You know you’re a true friend when you administer a progesterone shot into your BFF’s bum.
Hormones keep our bodies going. They send instructions on when to eat, digest, grow, sleep, you name it. And behind every woman’s reproductive cycle is a monthly dance of rising and falling hormones orchestrated, in large part, by a hormone called progesterone.
Where does progesterone come from?
Progesterone is actually a type of steroid made from cholesterol. It can be made by the adrenal gland or by the ovaries. Approximately once a month, one of your ovaries releases an ovum—a cell that may or may not become a fertilized egg that develops into an embryo. Before its release, the ovum is supported by a shell of cells called a follicle. After the ovum leaves and starts its journey down a fallopian tube, the empty follicle takes on a new name—the corpus luteum—and a new role of producing lots and lots of progesterone.
This rise in progesterone signals the beginning of what’s called the luteal phase of a woman’s cycle, during which time the body’s temperature rises ever so slightly, two other hormones called follicle-stimulating hormone and luteinizing hormone decrease, and estrogen rises.
What’s the role of progesterone in pregnancy?
Estrogen and progesterone increase over about six days and signal the tissue in the uterus to thicken and produce more blood vessels so that if the ovum does get fertilized, it can implant into the uterine wall. If the ovum remains unfertilized, levels of progesterone and estrogen taper off over the second week of the luteal phase, the corpus luteum disappears, and all that extra uterine lining and blood flushes out during menstruation. Progesterone will stay low until another ovum leaves an ovary and the whole cycle begins again.
If pregnancy does occur, the fertilized egg will make hCG (human chorionic gonadotropin)—the hormone that pregnancy tests detect—which signals the corpus luteum to keep pumping out progesterone for the first trimester of pregnancy. After the first trimester, the placenta can take over the job. Progesterone will continue to rise during pregnancy, during which time it signals changes in breast tissue but prevents lactation until birth. It also causes the pelvic floor muscles to thicken in preparation for delivery and prevents mom’s immune cells from attacking the developing baby.
What happens when progesterone is too low?
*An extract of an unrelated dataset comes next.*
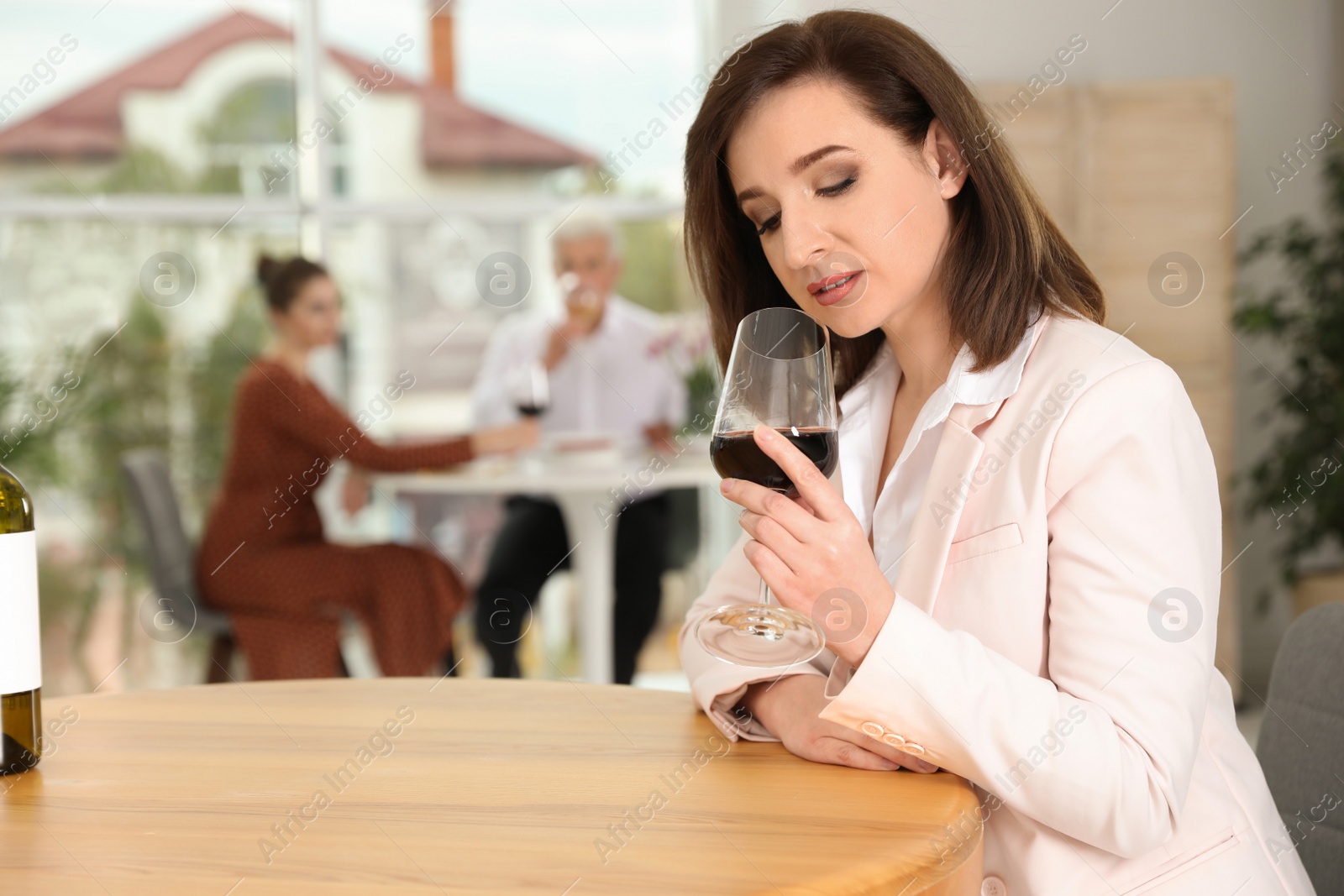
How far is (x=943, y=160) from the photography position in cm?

Low levels of progesterone can cause something called a luteal phase defect, a condition in which a woman doesn’t experience the events of the luteal phase as strongly as most women—for example, her temperature may not rise as much as most women’s do, or the uterine lining may not experience the same changes. A luteal phase defect may also cause the luteal phase to be shorter than average. Either way, many clinicians believe luteal phase defects can make it hard to get pregnant because the uterus never changes enough to support a fertilized egg, or menstruation starts so early that the egg has no chance to implant. Since the uterus needs progesterone to support pregnancy, low progesterone is also believed to be a cause of miscarriage or early labor.
There is still controversy about whether luteal phase defects are a cause of infertility all on their own, or whether they only result from other conditions such as thyroid disease, eating disorders, or polycystic ovary syndrome. Part of the problem in diagnosing luteal phase defects is that progesterone naturally fluctuates during a woman’s cycle and even over the course of a day. One study found that the levels of progesterone in a woman’s blood during luteal phase can fluctuate eight-fold within an hour and half. According to WebMD, to diagnose low progesterone or a luteal phase defect, progesterone may have to be tested for several days in a row or even several cycles in a row. Other hormones, such as luteinizing hormone and follicle-stimulating hormone may also need to be measured.
Treating low progesterone
Diagnosing luteal phase defects may be complicated, but there are ways to treat low progesterone. One option is to induce the ovaries to develop and release more ova using hCG or ovulation stimulating drugs like Clomid. The idea is that with each ovum released, the resulting corpus luteum structures will make more progesterone. According to the Practice Committee of the American Society for Reproductive Medicine, however, it’s not clear whether stimulating ovulation treats infertility because it fixes luteal phase defects or if it just improves the odds of pregnancy by causing the body to release more eggs.
Another option is to replace progesterone with injections, pills, or vaginal suppositories or creams. Injections seem to provide the highest levels of progesterone. One study found that 100 percent of women who received progesterone treatment for suspected luteal phase defects were pregnant after a year compared to 81 percent of women who took a drug like Clomid. However, the study was retrospective, meaning the researchers surveyed women after the fact. There aren’t good well-controlled studies on the topic because you can’t randomly assign women to treatment or placebo groups when you’re talking about their fertility, not to mention how difficult it is to correctly diagnose luteal phase defects. Because of this, the American Society for Reproductive Medicine doesn’t acknowledge that progesterone increases the rate of natural pregnancies, but it does recommend progesterone for women using assisted reproduction, such as in vitro fertilization. In those cases, progesterone treatment mimics a natural luteal phase and the rates of successful pregnancies.
Despite the challenges of researching luteal phase defects and low progesterone, many doctors will still recommend progesterone for women trying to conceive naturally, because in their own experience, it works.